Saved entries
'''

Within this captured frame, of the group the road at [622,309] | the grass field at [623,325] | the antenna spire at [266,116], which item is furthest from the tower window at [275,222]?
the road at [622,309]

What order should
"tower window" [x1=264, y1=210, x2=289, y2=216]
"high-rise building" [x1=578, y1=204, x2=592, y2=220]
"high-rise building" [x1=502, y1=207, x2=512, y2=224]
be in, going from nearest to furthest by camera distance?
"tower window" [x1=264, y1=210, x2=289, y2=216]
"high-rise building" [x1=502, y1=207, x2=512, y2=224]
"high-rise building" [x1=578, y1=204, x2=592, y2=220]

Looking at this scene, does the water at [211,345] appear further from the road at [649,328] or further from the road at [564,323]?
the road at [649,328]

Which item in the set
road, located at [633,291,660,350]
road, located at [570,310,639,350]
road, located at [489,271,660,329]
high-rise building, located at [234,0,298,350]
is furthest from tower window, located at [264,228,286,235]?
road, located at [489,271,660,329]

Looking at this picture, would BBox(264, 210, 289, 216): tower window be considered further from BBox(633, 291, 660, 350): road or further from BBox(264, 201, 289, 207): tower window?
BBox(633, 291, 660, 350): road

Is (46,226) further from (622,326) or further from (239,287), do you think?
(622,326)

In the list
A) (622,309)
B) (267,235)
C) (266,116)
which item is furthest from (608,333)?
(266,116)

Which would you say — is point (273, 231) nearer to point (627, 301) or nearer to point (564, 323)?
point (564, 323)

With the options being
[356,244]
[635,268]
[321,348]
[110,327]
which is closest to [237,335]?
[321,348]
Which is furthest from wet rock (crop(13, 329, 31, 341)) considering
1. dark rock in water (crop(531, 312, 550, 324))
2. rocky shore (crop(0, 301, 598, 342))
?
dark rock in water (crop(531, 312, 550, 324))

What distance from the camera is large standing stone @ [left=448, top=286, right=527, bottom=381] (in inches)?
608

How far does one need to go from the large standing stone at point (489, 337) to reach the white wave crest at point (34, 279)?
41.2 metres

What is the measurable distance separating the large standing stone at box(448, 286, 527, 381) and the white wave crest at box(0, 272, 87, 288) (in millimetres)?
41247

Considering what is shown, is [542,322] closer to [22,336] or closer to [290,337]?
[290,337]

'''

__What is needed__
Will you print the stretch of data from the line containing "Considering what is" through the end of the data, both ends included, without changing a character?

__The answer__
Considering what is shown, is [542,322] closer to [22,336] or closer to [290,337]?
[290,337]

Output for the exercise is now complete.